*Records to use:*

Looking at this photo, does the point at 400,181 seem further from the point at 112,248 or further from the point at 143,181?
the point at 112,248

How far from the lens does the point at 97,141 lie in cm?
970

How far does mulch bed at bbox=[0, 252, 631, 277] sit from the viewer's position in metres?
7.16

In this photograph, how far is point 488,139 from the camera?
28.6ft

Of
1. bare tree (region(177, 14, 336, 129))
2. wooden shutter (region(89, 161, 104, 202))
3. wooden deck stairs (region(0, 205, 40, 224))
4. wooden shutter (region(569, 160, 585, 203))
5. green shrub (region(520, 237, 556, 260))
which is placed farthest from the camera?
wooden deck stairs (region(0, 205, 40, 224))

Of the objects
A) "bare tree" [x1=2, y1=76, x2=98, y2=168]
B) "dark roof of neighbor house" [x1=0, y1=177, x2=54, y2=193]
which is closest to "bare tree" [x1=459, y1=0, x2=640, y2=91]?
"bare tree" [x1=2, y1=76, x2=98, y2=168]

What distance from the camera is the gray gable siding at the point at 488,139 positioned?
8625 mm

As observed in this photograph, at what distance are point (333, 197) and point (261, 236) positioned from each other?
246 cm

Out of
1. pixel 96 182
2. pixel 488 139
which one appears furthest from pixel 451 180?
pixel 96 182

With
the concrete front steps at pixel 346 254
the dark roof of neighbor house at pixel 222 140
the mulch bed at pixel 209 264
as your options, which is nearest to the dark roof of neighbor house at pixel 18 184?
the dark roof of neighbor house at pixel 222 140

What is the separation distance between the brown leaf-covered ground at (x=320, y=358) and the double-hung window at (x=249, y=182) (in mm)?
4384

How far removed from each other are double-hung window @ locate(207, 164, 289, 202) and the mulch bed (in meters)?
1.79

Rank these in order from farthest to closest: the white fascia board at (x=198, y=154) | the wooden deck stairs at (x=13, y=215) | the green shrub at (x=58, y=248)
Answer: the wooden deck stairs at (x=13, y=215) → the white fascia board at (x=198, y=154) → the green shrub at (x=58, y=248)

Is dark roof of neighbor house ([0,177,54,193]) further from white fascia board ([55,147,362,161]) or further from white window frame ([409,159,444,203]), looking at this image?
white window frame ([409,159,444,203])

*What needs to be done:*
Format all of the material above as a numbered list, one line per item, and omit the blank lines.

*Complete answer:*
1. Looking at this photo, does the point at 400,181 seem further from the point at 112,248 or further from the point at 143,181?
2. the point at 112,248
3. How far from the lens does the point at 97,141 lie in cm?
4. 970
5. How far does mulch bed at bbox=[0, 252, 631, 277] sit from the viewer's position in metres?
6. 7.16
7. In this photograph, how far is point 488,139 from the camera?
8. 28.6ft
9. Of
10. 1. bare tree (region(177, 14, 336, 129))
11. 2. wooden shutter (region(89, 161, 104, 202))
12. 3. wooden deck stairs (region(0, 205, 40, 224))
13. 4. wooden shutter (region(569, 160, 585, 203))
14. 5. green shrub (region(520, 237, 556, 260))
15. which is placed farthest from the camera?
16. wooden deck stairs (region(0, 205, 40, 224))
17. Of the objects
18. A) "bare tree" [x1=2, y1=76, x2=98, y2=168]
19. B) "dark roof of neighbor house" [x1=0, y1=177, x2=54, y2=193]
20. which is closest to "bare tree" [x1=459, y1=0, x2=640, y2=91]?
21. "bare tree" [x1=2, y1=76, x2=98, y2=168]
22. What distance from the camera is the gray gable siding at the point at 488,139 positioned?
23. 8625 mm
24. As observed in this photograph, at what distance are point (333, 197) and point (261, 236) positioned from each other?
25. 246 cm
26. Out of
27. 1. pixel 96 182
28. 2. pixel 488 139
29. which one appears furthest from pixel 451 180?
30. pixel 96 182
31. With
32. the concrete front steps at pixel 346 254
33. the dark roof of neighbor house at pixel 222 140
34. the mulch bed at pixel 209 264
35. as your options, which is nearest to the dark roof of neighbor house at pixel 18 184?
36. the dark roof of neighbor house at pixel 222 140
37. What is the separation distance between the brown leaf-covered ground at (x=320, y=358) and the double-hung window at (x=249, y=182) (in mm)?
38. 4384
39. How far removed from each other are double-hung window @ locate(207, 164, 289, 202) and the mulch bed (in meters)?
40. 1.79
41. Rank these in order from farthest to closest: the white fascia board at (x=198, y=154) | the wooden deck stairs at (x=13, y=215) | the green shrub at (x=58, y=248)
42. Answer: the wooden deck stairs at (x=13, y=215) → the white fascia board at (x=198, y=154) → the green shrub at (x=58, y=248)
43. Is dark roof of neighbor house ([0,177,54,193]) further from white fascia board ([55,147,362,161]) or further from white window frame ([409,159,444,203]), looking at this image?
44. white window frame ([409,159,444,203])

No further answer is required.